Cortical and papillary blood flow increased significantly and arterial pressure fell after unclipping the renal artery in the 1-K,1C hypertensive rats. 17-ODYA prevented the fall in blood pressure after unclipping. The production of epoxy- and dihydroxy-eicosatrienoic acids was elevated in microsomes prepared from the renal cortex of the 1-K,1C hypertensive rats. However, intravenous administration of these metabolites did not mimic the effect of medullipin I to lower arterial pressure in SHR.
Elevations in renal cortical or papillary blood flow, or both, may stimulate the release of a P-450-derived antihypertensive lipid from the kidney after unclipping of the renal artery in 1-K,1C hypertensive rats. However, it is unlikely that this substance is a P-450 metabolite of arachidonic acid.

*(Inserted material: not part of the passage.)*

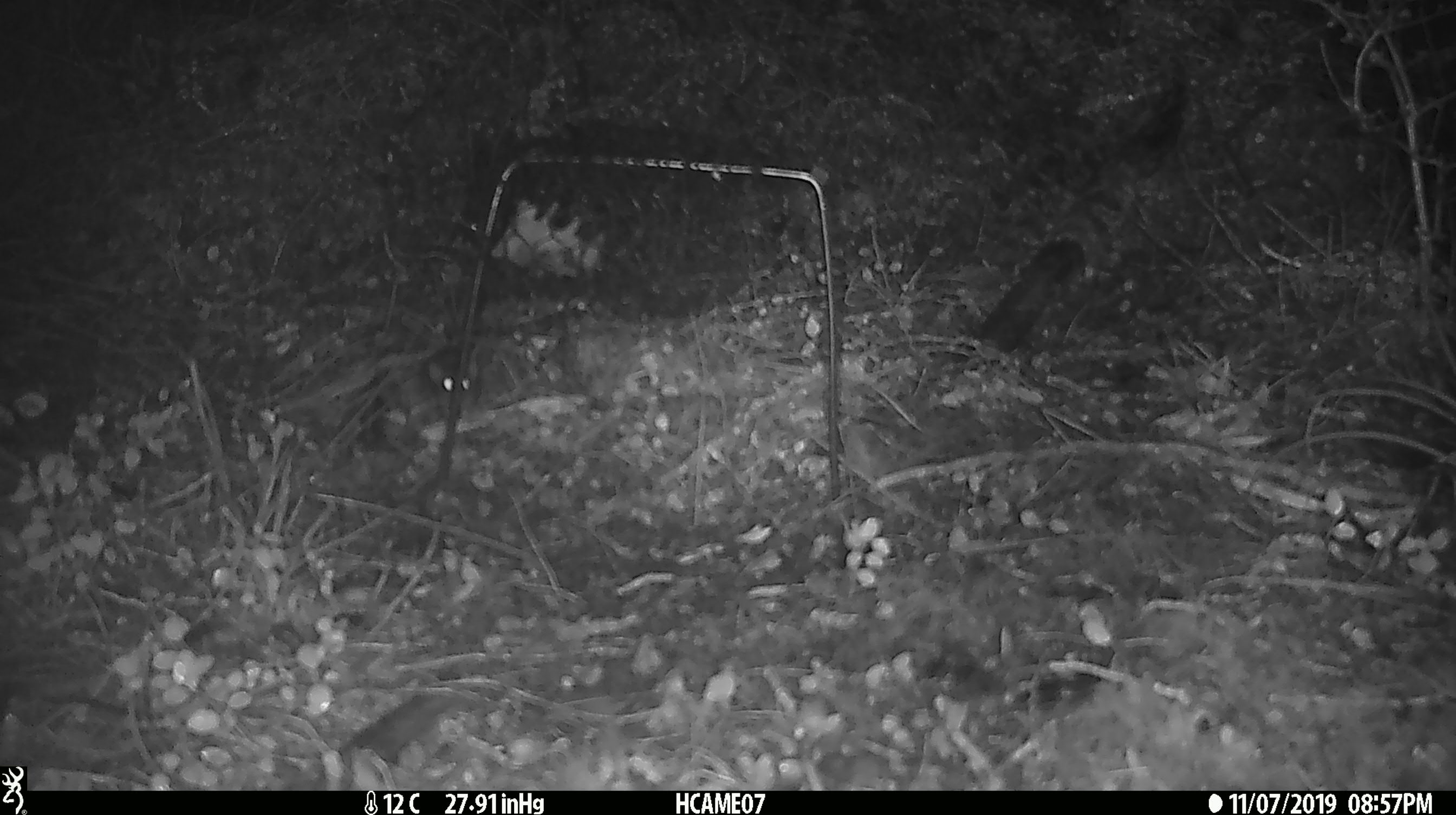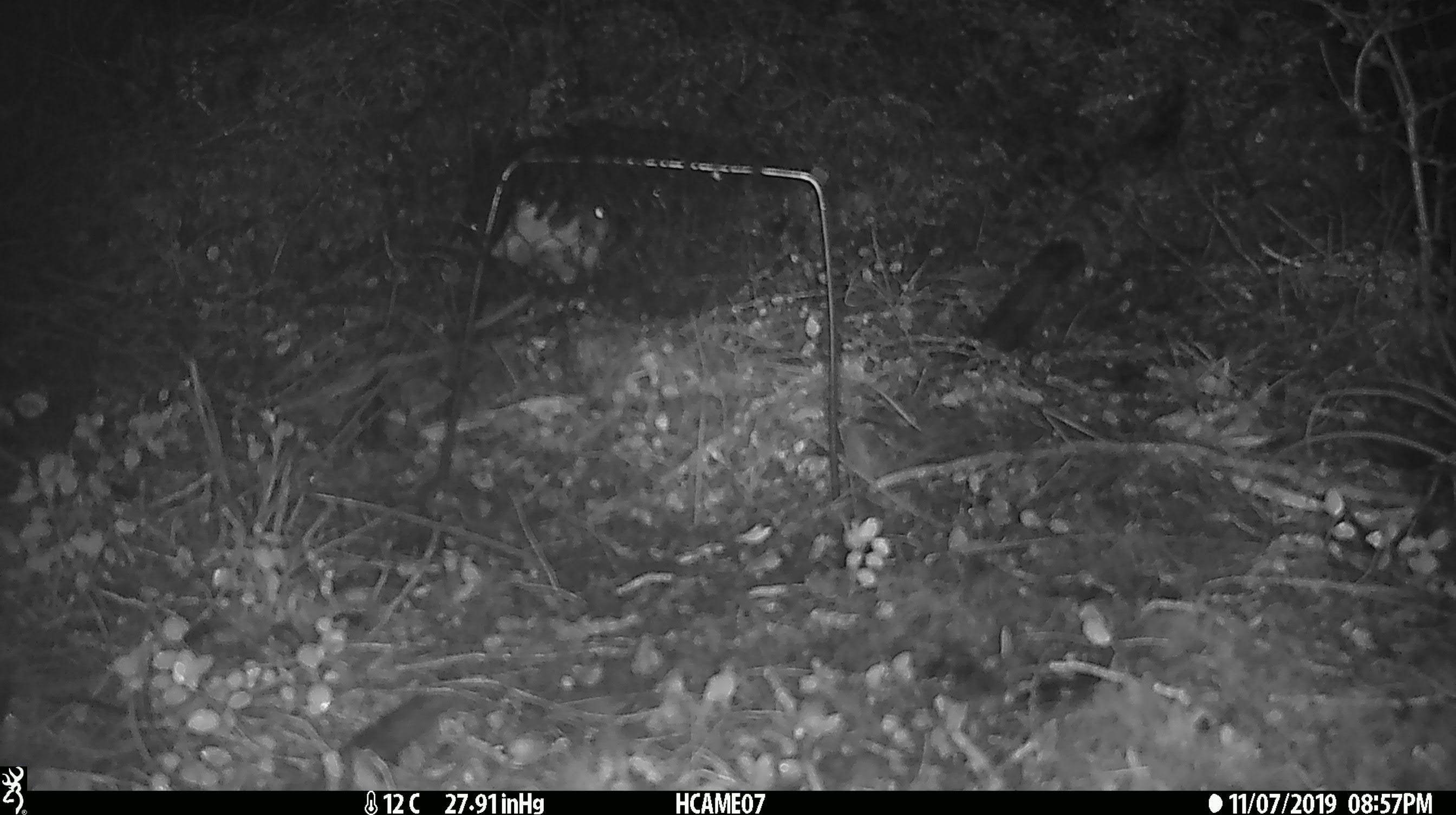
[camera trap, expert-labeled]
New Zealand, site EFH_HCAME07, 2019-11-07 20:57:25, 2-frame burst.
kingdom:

研究肾血流动力学变化及花生四烯酸的P-450代谢产物在大鼠单肾单夹(1-K,1C)高血压逆转中的作用。
尚不清楚肾脏释放降压脂质的刺激因素。本研究检测了1-K,1C高血压大鼠肾动脉夹去除后皮质或乳头血流是否改变,以及用17-十八碳炔酸(17-ODYA)通过P-450阻断花生四烯酸的肾脏代谢对血压下降的影响。
采用激光多普勒血流仪测量皮质和髓质血流。将17-ODYA(33 nmol/min)直接注入肾动脉,以研究抑制肾P-450活性对1-K,1C高血压逆转的影响。通过用[14C] -花生四烯酸孵育微粒体来评估对照大鼠和1-K,1C高血压大鼠中花生四烯酸的肾脏代谢,使用反相高效液相色谱法测量形成的代谢产物。在清醒的自发性高血压大鼠(SHR)静脉给药后,将这些花生四烯酸的P-450代谢产物的降压作用与髓质素I的降压作用进行比较。
1-K,1C高血压大鼠肾动脉夹去除后,皮质和乳头血流显著增加,动脉血压下降。17-ODYA阻止了夹去除后的血压下降。1-K,1C高血压大鼠肾皮质制备的微粒体中环氧和二羟基二十碳三烯酸的生成增加。然而,静脉注射这些代谢产物并不能模拟髓质素I降低SHR动脉血压的作用。
肾皮质或乳头血流增加,或两者均增加,可能会刺激1-K,1C高血压大鼠肾动脉夹去除后肾脏释放一种P-450衍生的降压脂质。然而,这种物质不太可能是花生四烯酸的P-450代谢产物。